___ READING PASSAGE ___

As for what comes next for Gedeon, Theobald believes she has an obvious answer. “I hope they’re thinking director emeritus, wouldn’t you think?”
Gedeon has shared museum spaces with other arts organizations, including Ballet Vero Beach, the Atlantic Classical Orchestra’s chamber series and Vero Beach Opera’s opera studies program.
And its longtime roommate, the Vero Beach Art Club, is finally content in new digs near the museum’s education wing after resisting the suggestion of Gedeon and the board to move out of the administration complex.
“Turns out they were right,” says the club’s former president, Sue Dinenno. “It’s a much better location for us. We have arrived at a peaceful place with the museum, which was always our desire.
“I spoke with Cindy on Friday and told her how sorry I was that she was retiring,” she added. “She’s done a wonderful job of growing the museum and increasing its prestige around the state, which in turn has benefitted the Art Club.”
Vero Beach City Manager Jim O’Connor has worked frequently with Gedeon, particularly during the expansion.
“She is one of those folks that live and breathe their business, and her husband being an artist contributes to that,” he says.

___

=== TASK SET ===
a: Answer these questions from the passage on Gedeon's retirement:
(i) Who is the former president of the Vero Beach Art Club?
(ii) Which Vero Beach official worked often with Gedeon during the expansion?
(iii) What title does Theobald hope Gedeon will be given?
b: Write out the part of the passage on Gedeon's retirement that starts with "Gedeon has shared" and goes on through "opera studies program.".
c: Write what comes next in the passage on Gedeon's retirement, beginning after its final sentence.

___ DATA ENTRIES ___

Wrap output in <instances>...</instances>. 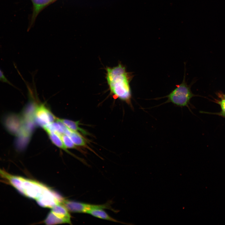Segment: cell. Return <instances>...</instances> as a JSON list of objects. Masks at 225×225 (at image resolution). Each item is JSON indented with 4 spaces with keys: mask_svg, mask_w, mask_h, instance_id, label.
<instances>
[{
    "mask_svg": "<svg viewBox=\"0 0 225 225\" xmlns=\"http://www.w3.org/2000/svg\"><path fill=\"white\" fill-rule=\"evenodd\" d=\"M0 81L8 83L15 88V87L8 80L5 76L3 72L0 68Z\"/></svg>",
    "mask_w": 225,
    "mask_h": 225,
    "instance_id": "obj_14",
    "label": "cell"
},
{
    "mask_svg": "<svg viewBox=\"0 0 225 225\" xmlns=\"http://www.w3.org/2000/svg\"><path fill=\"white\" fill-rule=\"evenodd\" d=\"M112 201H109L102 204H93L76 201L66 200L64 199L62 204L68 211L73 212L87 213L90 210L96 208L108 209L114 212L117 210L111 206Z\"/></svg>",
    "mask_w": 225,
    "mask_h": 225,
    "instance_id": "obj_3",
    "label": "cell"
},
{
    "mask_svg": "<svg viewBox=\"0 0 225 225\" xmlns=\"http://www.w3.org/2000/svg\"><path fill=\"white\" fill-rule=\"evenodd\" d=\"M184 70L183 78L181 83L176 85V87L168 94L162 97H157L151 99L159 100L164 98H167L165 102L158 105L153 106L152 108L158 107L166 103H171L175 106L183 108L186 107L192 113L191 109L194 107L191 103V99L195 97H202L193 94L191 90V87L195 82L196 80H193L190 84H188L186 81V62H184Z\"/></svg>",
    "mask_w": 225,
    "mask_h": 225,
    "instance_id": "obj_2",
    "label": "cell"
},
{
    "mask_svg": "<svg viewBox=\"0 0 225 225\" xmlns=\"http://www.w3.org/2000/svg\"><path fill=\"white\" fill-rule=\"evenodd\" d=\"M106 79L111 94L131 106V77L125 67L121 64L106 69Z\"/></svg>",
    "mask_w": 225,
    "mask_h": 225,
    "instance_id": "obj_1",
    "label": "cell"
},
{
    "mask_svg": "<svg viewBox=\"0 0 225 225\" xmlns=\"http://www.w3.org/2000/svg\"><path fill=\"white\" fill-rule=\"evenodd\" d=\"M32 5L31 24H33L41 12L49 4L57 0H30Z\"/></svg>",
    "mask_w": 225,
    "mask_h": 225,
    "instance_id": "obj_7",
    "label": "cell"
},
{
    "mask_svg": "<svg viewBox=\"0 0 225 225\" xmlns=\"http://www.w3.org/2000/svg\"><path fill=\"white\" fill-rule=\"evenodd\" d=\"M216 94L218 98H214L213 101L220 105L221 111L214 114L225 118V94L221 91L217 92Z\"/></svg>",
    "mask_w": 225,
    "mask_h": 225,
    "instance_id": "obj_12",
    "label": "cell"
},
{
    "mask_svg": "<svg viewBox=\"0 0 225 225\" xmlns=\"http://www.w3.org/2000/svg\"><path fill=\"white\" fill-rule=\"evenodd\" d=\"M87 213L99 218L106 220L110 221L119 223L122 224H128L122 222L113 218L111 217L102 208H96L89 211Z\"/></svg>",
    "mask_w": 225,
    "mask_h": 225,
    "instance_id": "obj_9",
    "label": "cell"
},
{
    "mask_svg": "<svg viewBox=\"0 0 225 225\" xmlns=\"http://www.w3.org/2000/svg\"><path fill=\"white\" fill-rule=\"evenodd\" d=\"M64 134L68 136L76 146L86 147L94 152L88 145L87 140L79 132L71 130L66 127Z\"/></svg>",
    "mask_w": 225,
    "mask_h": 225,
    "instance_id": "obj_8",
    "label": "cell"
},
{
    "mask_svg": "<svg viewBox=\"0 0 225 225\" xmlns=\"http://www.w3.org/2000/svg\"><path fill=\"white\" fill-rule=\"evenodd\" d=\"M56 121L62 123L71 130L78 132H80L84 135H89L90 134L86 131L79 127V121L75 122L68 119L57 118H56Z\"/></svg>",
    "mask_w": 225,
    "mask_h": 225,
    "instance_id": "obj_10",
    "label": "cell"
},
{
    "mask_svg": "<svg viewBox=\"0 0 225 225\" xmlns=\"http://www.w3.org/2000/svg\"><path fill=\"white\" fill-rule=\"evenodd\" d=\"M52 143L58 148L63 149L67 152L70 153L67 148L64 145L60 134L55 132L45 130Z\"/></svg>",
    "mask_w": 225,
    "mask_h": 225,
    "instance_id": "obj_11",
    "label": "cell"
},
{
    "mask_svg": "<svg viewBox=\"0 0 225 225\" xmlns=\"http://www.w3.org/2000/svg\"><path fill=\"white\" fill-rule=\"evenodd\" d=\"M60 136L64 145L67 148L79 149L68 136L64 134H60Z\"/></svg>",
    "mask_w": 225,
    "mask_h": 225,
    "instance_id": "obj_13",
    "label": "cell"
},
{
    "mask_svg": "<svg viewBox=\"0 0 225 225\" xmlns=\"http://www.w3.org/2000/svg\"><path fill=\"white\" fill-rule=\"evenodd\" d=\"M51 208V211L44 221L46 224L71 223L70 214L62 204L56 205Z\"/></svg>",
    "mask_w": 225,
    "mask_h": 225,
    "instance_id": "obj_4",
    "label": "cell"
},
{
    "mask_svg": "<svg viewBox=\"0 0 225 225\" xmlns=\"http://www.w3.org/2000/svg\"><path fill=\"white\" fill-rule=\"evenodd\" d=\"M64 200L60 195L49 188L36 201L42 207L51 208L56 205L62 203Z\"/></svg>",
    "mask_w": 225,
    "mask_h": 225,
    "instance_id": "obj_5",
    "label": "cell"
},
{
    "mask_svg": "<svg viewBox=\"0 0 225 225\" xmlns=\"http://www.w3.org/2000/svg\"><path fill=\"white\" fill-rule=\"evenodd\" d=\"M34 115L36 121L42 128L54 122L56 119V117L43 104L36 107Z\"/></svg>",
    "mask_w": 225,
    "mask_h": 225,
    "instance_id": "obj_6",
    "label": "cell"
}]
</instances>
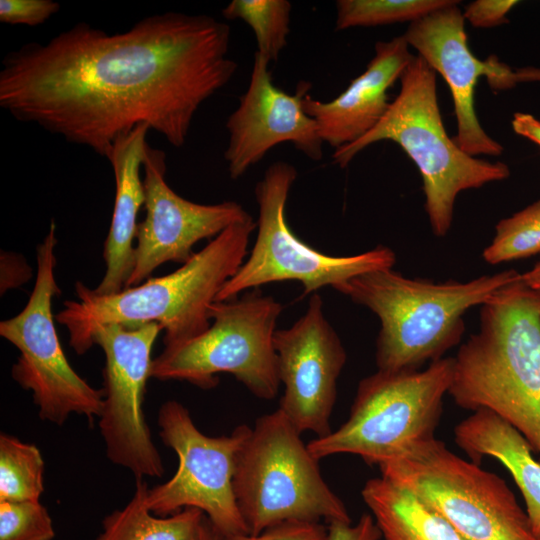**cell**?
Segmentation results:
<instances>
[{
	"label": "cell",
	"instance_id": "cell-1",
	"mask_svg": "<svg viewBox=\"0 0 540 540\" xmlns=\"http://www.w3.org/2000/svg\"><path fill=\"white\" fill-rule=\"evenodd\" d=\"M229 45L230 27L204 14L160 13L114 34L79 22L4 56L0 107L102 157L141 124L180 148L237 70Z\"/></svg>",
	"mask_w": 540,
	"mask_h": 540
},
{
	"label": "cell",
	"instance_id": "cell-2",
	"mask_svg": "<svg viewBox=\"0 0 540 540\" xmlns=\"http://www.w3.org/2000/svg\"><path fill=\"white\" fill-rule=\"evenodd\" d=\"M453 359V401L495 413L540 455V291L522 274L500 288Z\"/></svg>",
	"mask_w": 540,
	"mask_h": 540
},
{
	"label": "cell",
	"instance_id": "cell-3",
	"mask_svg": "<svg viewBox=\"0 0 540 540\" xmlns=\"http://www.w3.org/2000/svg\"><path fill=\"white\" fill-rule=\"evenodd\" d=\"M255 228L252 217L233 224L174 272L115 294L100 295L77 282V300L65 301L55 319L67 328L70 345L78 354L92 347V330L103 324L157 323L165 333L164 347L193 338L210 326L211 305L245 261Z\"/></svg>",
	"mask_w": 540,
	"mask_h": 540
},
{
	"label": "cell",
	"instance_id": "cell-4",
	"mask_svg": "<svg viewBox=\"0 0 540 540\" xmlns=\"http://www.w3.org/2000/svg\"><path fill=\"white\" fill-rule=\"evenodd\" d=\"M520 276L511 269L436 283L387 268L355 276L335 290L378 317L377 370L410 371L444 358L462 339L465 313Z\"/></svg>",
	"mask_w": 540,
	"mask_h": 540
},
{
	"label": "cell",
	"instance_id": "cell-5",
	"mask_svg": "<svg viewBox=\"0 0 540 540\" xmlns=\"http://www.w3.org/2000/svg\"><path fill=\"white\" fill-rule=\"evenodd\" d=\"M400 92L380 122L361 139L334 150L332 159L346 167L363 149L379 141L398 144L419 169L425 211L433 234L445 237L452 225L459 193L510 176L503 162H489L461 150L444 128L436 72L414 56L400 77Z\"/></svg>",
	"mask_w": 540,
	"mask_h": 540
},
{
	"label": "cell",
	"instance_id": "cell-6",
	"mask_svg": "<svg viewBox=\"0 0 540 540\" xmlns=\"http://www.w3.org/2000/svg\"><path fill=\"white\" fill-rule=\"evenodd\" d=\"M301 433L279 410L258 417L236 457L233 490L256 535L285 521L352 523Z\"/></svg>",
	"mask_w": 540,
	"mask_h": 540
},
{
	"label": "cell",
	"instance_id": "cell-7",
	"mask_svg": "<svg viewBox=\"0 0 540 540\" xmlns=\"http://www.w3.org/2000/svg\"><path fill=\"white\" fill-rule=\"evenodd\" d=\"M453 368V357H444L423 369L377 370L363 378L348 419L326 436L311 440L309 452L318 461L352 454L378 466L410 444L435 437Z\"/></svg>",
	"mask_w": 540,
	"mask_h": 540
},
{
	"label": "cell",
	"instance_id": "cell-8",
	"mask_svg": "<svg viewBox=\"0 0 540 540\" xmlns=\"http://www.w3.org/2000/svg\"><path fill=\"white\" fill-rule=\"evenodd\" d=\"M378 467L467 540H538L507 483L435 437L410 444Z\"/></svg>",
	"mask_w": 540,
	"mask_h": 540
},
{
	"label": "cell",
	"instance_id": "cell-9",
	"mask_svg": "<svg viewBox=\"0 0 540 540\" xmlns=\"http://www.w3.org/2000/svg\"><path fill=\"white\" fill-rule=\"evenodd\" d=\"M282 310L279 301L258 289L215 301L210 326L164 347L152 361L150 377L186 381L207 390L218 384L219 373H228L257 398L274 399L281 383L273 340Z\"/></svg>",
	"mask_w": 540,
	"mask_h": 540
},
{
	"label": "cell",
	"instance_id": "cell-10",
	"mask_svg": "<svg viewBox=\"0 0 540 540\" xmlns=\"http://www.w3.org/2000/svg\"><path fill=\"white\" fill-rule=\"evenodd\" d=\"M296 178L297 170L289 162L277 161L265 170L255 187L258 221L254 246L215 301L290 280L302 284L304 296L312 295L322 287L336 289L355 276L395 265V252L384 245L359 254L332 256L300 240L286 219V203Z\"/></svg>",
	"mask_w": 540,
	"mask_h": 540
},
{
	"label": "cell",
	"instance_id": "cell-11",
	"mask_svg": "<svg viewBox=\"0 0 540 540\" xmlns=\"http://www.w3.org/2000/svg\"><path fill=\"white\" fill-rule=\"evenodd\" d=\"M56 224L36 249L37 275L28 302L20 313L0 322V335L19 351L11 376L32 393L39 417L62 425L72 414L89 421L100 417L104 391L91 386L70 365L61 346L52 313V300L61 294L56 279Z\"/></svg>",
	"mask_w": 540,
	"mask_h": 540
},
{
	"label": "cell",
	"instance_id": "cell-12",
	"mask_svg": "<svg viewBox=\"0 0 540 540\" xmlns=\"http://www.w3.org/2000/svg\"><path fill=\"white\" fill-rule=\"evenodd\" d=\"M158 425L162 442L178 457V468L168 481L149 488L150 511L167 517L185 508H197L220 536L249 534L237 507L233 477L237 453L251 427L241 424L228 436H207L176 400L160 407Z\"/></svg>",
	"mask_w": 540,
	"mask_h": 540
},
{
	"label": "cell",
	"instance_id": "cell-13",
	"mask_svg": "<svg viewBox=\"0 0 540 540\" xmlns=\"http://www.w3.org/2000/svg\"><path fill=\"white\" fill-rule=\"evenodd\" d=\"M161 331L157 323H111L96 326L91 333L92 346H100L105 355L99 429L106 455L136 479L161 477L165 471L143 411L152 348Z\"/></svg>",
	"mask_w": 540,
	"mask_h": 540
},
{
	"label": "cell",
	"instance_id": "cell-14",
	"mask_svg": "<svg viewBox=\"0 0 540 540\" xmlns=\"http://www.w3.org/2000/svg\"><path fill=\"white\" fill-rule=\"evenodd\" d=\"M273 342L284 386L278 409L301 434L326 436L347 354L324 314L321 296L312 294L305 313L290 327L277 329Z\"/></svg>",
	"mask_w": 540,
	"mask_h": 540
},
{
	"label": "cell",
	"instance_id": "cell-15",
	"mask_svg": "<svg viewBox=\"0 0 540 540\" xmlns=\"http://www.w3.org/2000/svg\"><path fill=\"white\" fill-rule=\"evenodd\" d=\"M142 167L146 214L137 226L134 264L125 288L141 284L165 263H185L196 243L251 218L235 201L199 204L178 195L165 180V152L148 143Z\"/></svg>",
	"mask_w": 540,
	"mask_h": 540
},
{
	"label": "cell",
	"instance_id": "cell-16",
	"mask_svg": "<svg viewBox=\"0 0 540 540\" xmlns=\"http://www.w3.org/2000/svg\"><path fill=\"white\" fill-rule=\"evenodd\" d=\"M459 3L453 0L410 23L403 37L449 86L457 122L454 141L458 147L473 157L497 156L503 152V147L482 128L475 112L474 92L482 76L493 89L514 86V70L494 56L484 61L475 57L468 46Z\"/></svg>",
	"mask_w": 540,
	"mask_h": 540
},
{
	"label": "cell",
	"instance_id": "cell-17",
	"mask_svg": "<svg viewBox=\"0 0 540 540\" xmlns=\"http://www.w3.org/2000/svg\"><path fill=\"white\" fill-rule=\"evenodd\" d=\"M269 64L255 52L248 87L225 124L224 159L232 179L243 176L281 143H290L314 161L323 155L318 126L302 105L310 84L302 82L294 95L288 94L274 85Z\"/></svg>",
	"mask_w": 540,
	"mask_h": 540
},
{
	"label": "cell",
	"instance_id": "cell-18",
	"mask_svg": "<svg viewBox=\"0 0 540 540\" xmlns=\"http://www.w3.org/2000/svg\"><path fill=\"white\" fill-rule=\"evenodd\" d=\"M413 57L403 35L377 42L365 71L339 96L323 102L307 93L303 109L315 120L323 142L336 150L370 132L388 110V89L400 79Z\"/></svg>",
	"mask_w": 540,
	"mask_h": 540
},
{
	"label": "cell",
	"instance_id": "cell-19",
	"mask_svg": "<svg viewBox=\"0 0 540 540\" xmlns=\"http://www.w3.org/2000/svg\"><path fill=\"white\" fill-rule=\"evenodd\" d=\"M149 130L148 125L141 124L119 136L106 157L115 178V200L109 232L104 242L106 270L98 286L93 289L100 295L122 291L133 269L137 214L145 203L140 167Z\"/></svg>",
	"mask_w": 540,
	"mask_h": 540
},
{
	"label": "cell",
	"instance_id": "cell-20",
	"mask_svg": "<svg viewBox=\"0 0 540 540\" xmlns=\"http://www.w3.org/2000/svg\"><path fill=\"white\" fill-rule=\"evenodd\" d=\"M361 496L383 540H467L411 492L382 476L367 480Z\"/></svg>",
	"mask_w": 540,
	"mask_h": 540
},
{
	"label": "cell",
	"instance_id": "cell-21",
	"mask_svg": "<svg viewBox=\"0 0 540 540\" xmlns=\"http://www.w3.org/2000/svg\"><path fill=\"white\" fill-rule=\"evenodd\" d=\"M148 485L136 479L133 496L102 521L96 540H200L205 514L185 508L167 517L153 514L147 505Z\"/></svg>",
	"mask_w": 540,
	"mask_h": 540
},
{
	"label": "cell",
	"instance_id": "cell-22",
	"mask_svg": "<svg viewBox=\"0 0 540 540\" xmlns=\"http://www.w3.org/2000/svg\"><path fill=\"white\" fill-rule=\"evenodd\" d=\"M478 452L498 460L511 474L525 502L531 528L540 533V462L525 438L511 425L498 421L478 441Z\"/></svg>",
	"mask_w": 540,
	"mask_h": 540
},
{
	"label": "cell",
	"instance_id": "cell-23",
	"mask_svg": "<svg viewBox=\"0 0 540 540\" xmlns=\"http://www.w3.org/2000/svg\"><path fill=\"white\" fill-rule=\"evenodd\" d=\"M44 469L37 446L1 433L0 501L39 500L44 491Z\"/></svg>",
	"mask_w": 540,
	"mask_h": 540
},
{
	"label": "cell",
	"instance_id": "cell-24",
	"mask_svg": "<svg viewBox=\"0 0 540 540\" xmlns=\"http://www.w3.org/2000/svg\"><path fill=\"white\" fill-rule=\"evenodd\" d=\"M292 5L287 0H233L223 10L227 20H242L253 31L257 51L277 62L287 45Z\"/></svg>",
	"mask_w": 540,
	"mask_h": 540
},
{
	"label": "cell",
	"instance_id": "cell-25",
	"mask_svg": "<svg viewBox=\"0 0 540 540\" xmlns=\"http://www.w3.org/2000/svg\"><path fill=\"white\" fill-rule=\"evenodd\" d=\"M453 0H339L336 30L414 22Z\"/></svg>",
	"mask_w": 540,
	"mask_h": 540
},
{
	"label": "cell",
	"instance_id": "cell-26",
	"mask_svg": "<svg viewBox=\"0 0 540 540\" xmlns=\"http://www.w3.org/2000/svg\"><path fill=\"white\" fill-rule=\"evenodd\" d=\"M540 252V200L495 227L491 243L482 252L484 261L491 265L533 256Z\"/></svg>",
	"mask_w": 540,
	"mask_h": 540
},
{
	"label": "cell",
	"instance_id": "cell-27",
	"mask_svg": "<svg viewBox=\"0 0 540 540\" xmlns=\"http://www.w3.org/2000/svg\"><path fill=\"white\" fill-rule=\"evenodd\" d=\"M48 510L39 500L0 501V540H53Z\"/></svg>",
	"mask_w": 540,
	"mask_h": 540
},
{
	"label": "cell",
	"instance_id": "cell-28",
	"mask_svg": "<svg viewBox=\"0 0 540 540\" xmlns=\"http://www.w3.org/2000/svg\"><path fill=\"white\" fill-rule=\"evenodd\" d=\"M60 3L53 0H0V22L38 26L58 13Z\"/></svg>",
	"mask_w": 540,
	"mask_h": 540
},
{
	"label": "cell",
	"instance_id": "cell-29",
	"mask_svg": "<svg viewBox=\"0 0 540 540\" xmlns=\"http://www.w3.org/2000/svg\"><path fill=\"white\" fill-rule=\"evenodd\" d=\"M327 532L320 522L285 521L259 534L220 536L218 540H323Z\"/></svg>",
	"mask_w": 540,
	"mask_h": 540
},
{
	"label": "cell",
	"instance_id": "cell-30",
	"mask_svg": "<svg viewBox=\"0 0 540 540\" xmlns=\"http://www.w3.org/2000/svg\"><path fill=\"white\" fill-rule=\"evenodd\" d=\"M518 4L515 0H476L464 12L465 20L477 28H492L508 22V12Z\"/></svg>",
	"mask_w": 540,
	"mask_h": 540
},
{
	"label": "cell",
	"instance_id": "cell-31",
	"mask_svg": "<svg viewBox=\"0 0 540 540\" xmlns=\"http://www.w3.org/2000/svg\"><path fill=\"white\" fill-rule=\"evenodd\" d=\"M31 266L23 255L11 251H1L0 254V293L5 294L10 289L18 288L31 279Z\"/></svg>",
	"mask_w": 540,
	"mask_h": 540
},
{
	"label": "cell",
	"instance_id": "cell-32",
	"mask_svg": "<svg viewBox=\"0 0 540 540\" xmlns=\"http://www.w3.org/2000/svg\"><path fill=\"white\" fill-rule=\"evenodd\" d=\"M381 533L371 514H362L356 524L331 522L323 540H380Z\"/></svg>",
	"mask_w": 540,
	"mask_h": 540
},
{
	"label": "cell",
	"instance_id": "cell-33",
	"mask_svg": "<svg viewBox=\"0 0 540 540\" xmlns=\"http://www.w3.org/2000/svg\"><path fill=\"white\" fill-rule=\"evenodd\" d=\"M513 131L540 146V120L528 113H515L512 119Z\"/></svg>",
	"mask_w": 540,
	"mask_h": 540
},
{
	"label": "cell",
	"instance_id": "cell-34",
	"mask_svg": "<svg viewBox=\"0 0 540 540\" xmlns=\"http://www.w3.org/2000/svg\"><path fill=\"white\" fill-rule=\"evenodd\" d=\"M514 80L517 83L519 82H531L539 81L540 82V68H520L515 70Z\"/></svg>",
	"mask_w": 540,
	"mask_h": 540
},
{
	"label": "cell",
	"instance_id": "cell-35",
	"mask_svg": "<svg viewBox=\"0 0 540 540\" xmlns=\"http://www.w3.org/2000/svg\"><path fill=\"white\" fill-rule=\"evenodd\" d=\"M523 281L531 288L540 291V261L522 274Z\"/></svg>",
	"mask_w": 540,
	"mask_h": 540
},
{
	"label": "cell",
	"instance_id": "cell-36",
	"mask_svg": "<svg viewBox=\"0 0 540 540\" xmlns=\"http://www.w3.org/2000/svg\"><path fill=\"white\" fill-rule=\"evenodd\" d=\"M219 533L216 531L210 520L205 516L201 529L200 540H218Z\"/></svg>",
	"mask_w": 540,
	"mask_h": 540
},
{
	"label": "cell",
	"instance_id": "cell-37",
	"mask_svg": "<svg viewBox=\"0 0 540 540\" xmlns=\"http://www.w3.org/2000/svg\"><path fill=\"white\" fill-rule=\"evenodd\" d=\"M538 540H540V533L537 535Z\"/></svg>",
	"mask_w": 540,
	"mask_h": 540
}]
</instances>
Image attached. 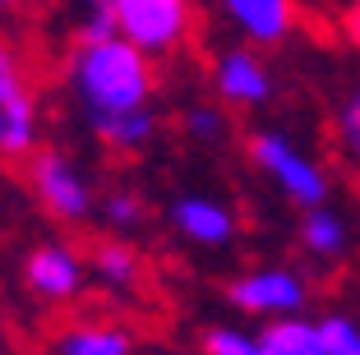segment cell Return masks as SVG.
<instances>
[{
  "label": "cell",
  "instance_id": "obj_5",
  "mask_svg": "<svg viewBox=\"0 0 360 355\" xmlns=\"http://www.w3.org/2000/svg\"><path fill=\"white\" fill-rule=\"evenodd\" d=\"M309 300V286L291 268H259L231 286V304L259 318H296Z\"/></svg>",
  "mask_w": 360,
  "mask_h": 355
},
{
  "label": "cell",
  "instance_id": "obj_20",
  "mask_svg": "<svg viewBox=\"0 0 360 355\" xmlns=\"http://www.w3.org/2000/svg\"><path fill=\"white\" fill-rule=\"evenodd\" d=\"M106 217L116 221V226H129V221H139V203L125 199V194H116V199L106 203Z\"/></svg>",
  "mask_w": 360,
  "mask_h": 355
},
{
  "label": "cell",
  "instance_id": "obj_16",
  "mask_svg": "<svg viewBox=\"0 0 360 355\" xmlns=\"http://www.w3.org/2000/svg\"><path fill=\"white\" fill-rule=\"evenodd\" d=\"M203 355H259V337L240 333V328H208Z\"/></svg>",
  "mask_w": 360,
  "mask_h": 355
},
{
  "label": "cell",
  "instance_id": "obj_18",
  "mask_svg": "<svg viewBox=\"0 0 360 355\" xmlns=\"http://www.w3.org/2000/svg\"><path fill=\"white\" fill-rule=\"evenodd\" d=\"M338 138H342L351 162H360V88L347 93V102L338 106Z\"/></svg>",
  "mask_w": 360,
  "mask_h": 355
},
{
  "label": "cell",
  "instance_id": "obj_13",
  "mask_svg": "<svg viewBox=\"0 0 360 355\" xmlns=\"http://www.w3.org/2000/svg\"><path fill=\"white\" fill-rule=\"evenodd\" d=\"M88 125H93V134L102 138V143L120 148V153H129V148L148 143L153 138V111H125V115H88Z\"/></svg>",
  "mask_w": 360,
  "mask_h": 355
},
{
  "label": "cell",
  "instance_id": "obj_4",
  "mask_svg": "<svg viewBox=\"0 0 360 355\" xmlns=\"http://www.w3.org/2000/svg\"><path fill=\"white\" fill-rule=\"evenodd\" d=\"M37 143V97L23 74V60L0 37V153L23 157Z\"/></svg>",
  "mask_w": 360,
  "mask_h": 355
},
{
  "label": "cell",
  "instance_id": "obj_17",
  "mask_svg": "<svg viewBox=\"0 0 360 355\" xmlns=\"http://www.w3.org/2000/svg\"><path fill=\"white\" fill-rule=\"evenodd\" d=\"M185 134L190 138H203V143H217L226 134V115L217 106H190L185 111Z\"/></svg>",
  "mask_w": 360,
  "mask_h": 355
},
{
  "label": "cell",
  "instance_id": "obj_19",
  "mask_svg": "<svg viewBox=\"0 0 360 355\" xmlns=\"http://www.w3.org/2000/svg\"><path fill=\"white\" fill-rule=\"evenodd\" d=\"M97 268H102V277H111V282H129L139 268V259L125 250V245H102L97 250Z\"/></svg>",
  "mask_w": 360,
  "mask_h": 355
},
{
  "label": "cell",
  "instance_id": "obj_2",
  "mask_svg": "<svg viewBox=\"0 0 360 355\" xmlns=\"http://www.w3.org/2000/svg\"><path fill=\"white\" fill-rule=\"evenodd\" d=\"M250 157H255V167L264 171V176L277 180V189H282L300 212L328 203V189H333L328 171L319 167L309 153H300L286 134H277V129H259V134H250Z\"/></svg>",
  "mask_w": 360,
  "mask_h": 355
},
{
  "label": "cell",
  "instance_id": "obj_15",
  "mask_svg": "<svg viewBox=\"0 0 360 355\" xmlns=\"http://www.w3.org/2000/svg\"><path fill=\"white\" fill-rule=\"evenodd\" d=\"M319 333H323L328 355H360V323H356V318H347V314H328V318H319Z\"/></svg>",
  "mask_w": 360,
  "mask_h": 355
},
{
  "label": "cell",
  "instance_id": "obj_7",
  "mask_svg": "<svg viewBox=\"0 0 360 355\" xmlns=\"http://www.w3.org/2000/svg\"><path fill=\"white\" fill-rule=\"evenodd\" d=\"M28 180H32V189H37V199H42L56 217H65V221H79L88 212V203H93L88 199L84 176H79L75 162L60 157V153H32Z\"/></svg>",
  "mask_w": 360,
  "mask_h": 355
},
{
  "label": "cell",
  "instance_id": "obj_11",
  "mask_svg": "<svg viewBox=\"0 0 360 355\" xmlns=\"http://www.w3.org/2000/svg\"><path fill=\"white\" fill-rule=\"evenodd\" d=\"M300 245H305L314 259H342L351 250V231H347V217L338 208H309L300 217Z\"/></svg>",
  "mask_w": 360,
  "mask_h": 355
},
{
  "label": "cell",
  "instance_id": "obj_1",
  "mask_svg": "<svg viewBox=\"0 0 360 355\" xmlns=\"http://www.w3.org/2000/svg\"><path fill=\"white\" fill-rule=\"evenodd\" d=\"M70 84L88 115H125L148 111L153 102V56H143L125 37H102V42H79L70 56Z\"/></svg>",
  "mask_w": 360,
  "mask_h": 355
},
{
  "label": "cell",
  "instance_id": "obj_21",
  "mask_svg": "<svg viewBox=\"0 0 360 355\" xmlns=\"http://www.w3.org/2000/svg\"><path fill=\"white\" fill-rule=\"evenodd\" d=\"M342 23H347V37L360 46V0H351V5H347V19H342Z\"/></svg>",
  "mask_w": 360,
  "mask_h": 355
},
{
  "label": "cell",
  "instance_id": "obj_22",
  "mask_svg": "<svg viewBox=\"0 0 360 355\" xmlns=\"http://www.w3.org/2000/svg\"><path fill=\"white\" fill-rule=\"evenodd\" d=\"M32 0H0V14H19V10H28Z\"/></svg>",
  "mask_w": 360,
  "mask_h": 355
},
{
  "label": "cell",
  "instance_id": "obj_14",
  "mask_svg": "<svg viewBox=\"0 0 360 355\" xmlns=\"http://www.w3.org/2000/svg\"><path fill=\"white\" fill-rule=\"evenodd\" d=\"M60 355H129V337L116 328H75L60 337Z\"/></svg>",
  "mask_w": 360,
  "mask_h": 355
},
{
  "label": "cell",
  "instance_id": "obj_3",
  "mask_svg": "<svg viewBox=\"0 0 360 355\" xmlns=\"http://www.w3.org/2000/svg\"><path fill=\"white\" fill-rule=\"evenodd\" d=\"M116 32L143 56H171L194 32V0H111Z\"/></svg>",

___

=== SET OF ANSWERS ===
a:
(i) Sue Dinenno
(ii) City Manager Jim O'Connor
(iii) Director emeritus

b:
Gedeon has shared museum spaces with other arts organizations, including Ballet Vero Beach, the Atlantic Classical Orchestra’s chamber series and Vero Beach Opera’s opera studies program.

c:
He and his wife, Sherry, have been close friends with Gedeon and Sprout since the O’Connors came to town five years ago and Gedeon “took us under her wing.” They are a regular foursome at Polo Grill, her favorite restaurant, O’Connor says.
The O’Connors go frequently to the Thursday night outdoor jazz concerts at the museum – another innovation under Gedeon. And they go to educational events.
“Cindy got us involved in going to the lectures when they have new exhibits,” he says. “It’s one of those things we would have passed over and not done, but we really enjoy it. It’s a totally different feeling from going in and just reading the brochure.”
As for Gedeon and Sprout, they will remain in Vero. “It’s an amazing little town and we’ve grown to love it.”